Python simple way to separate a large file into multiple small files by paragraph

Source: Internet
Author: User

Help your classmates with a little corpus today.

The corpus is a bit large, and it is a paragraph mark with two consecutive newline characters, and he wants to separate it into multiple small files by paragraph. That is, each of the 3 paragraphs constitutes a new file. Because I've never had a similar operation, I've looked at some of the same things on the internet that seem a little complicated.

So after trying. Wrote a piece of code yourself. Perfect solution to this problem.
The basic idea is to read the original file content and use the regular form. According to \ n, the slicing process. The result is a list in which each list element holds the contents of a slice, and then creates a handle to the file, then iterates through the slice list and writes to the current slice, infers if 3 paragraphs have been written, assuming no, and continues to read and write the next slice, assuming that it is 3. Closes the previous write file handle, creates a new write file handle again with a different file name, loops over, and waits for the next slice to be read and written.

#-*-Coding:utf8-*-Import Re;p=re.compile (' \ n ', Re. S); filecontent=Open(' files/office-TXT ',' R ', encoding=' UTF8 ').Read();#读文件内容Paralist=p.Split(filecontent)#根据换行符对文本进行切片Filewriter=Open(' Files/0.txt ',' A ', encoding=' UTF8 ');#创建一个写文件的句柄 forParaindex in range (len (paralist)):#遍历切片后的文本列表FileWriter.Write(Paralist[paraindex]);#先将列表中第一个元素写入文件里    if((paraindex+1)%3==0):#推断是否写够3个切片, assuming it's enough.FileWriter.Close();#关闭当前句柄Filewriter=Open(' files/'+str ((paraindex+1)/3)+'. txt ',' A ', encoding=' UTF8 ');#又一次创建一个新的句柄. Waits for the next slice element to be written.
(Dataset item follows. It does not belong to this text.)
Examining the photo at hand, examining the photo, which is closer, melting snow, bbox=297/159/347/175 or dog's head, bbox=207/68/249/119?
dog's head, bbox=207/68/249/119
Note The handling techniques for file names here.

fileWriter.close();#关闭最后创建的那个写文件句柄print(‘finished‘);

Python simple way to separate a large file into multiple small files by paragraph

Related Article

Contact Us

The content source of this page is from Internet, which doesn't represent Alibaba Cloud's opinion; products and services mentioned on that page don't have any relationship with Alibaba Cloud. If the content of the page makes you feel confusing, please write us an email, we will handle the problem within 5 days after receiving your email.

If you find any instances of plagiarism from the community, please send an email to: info-contact@alibabacloud.com and provide relevant evidence. A staff member will contact you within 5 working days.

A Free Trial That Lets You Build Big!

Start building with 50+ products and up to 12 months usage for Elastic Compute Service

  • Sales Support

    1 on 1 presale consultation

  • After-Sales Support

    24/7 Technical Support 6 Free Tickets per Quarter Faster Response

  • Alibaba Cloud offers highly flexible support services tailored to meet your exact needs.